“Not always,” Faith, who’d joined the celebration after her early shift at the hospital, said. “Sometimes parents just have to take a little time to weigh matters.”
He muttered something beneath his breath.
“Excuse me?” Kara asked.
“Nothin’.”
She was tempted to look down and see if her cop oxfords had suddenly morphed into black boots with long, pointy toes. Because watching the pleasure drain from her son’s face, Kara felt like the Wicked Witch of the West
. And your little dog, Toto, too.
“I said I’d take it under consideration,” she reminded him. “And you still haven’t told me what happened.”
“To your clothes,” Faith supplied when Kara’s question was met with a blank look.
“You’re soaking wet,” Kara said.
“Oh, that.” He looked down at the drenched Marine bulldog shirt. “Me and Sax were having a water-blaster war. And I won!”
“Good for you. And it’s ‘Sax and I,’ ” Kara corrected absently.
She glanced around and, sure enough, saw Sax headed toward them, his oversize dog bounding along beside him.
Her first thought, when she viewed the water blasters he was carrying in each hand, was that she didn’t want Trey playing war. G.I. Joe and all his other plastic superhero action figures were one thing. After all, Jared had bought those toys for their son over years of birthdays and Christmases. They were small and in no way resembled the real thing.
Of course, the yellow-and-green Super Soakers would never be mistaken for actual weapons, either. But, although she was a second-generation cop herself, the idea of Trey even pretending to shoot at anyone was discomfiting.
“They’re just toys,” Faith murmured as the boy went racing off toward man and dog. “You had an Annie Oakley toy pistol in a pink holster that you wore everywhere when you were his age.”
“Times were different then. I don’t recall any children shooting classmates at school when I was growing up.”
“You can’t keep him in a bubble. Besides, the other night, while you were out investigating that abuse- of-mailbox case, he created a rather inventive pistol out of LEGOs.”

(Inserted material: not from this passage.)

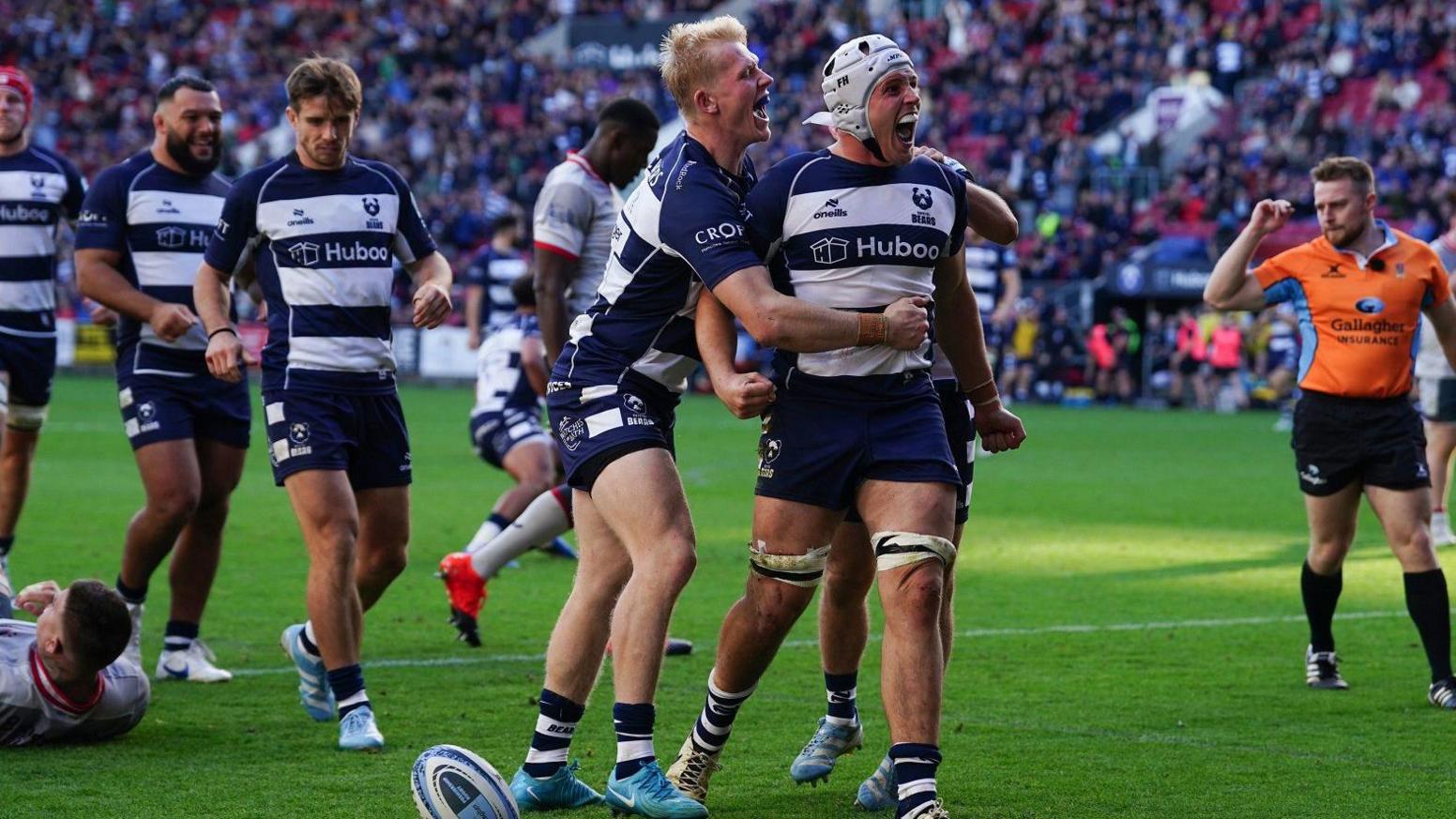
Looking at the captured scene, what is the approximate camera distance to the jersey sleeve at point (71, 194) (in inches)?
364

“You didn’t mention that.”
“You got home late. And I didn’t feel it was a portent of some dire things to come. I have a photo of your father as a child wearing a Daniel Boone Halloween costume, complete with coonskin cap and toy rifle. You pretended you were Annie Oakley. And both of you turned out to be admirable individuals.”
“I’ll second that,” Danny Sullivan, whom Kara had forgotten was standing there, said.
Realizing he was still awaiting an answer, she said, “I’m sorry. I’m not really into dating.”
“Are you into eating?”
“Of course she is,” Faith leaped in.
“I was thinking we could have dinner at The Fish House sometime next week. Maybe check out that blues club that opened up in Cannon Beach afterward.”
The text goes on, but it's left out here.